Exercise material —
· · · ·
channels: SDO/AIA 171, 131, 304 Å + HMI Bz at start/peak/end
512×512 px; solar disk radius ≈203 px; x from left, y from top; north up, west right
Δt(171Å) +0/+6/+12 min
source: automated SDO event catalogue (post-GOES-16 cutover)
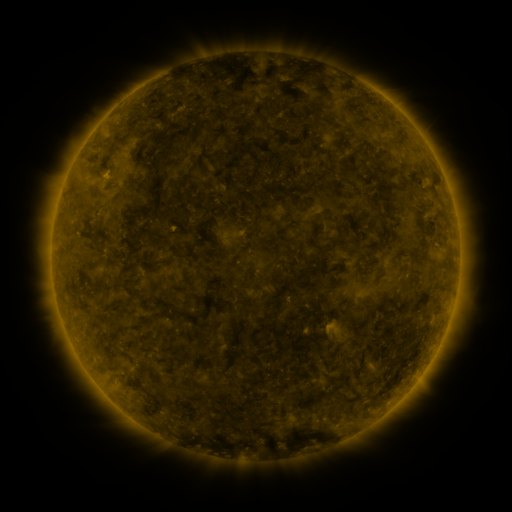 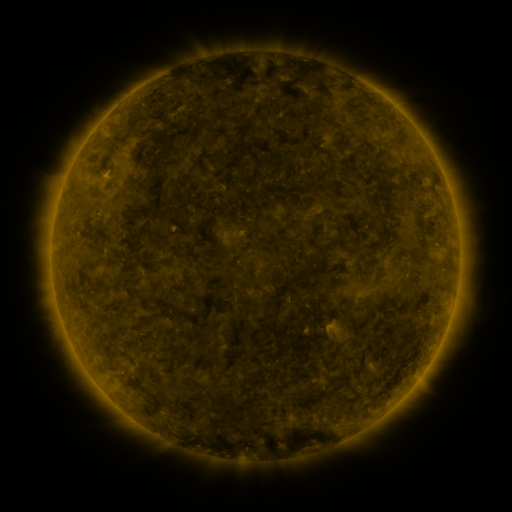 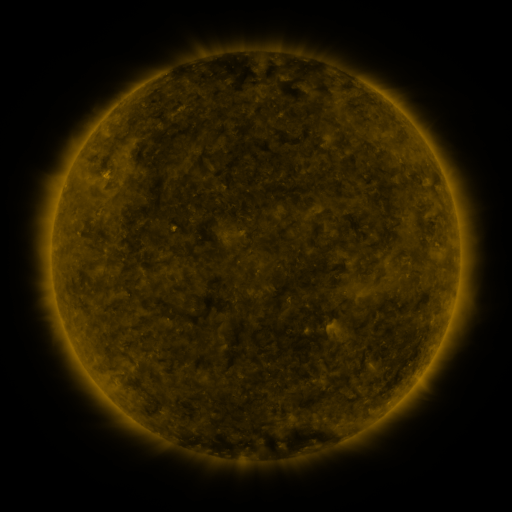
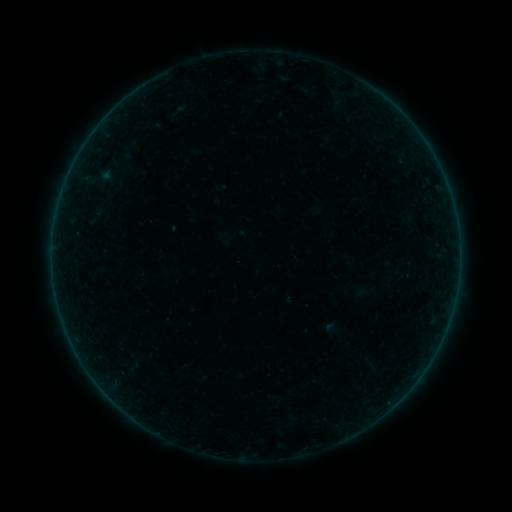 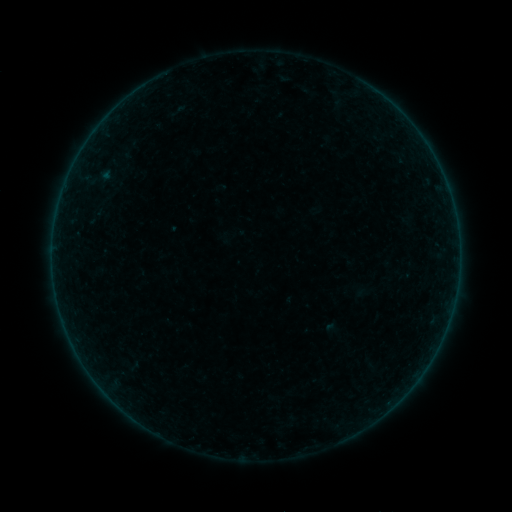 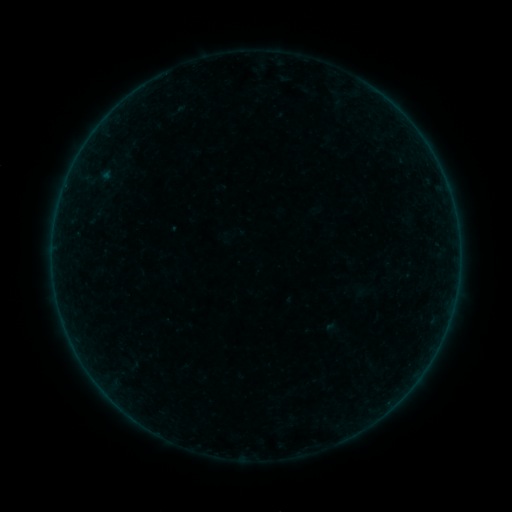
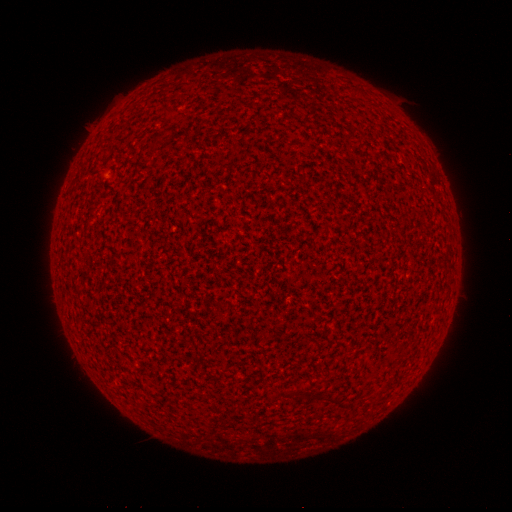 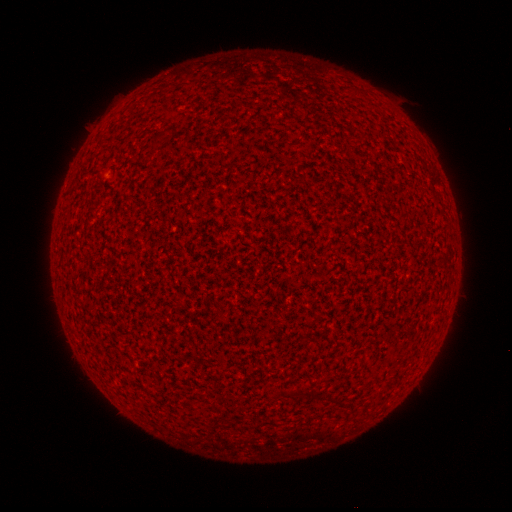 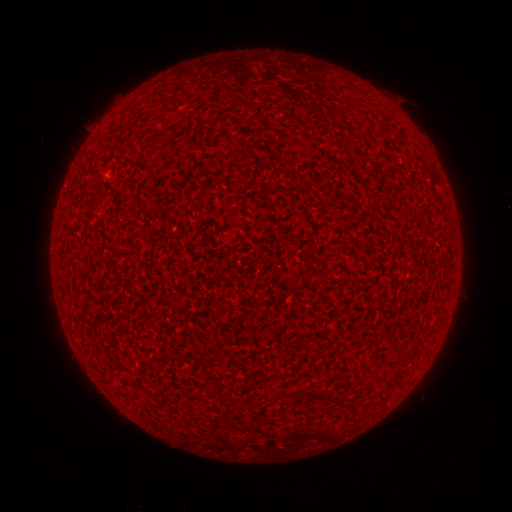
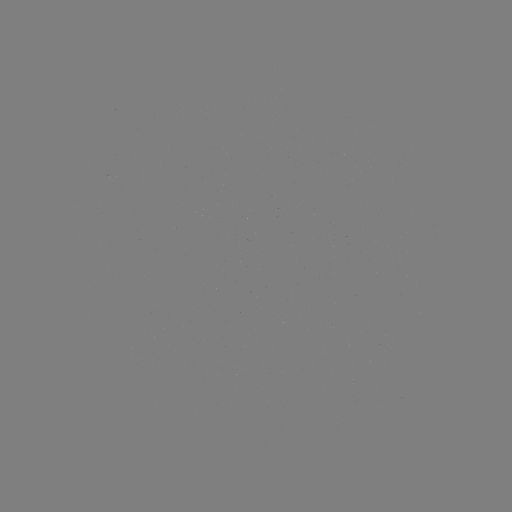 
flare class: A8.7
· · · ·
Task requirements —
Render the lines above as a Markdown table with the columns "Row" and "Line", numbering each row and skipping blank lines. Leave the pictures out of the table.

Full output —
| Row | Line |
|---|---|
| 1 | channels: SDO/AIA 171, 131, 304 Å + HMI Bz at start/peak/end |
| 2 | 512×512 px; solar disk radius ≈203 px; x from left, y from top; north up, west right |
| 3 | Δt(171Å) +0/+6/+12 min |
| 4 | source: automated SDO event catalogue (post-GOES-16 cutover) |
| 5 | flare class: A8.7 |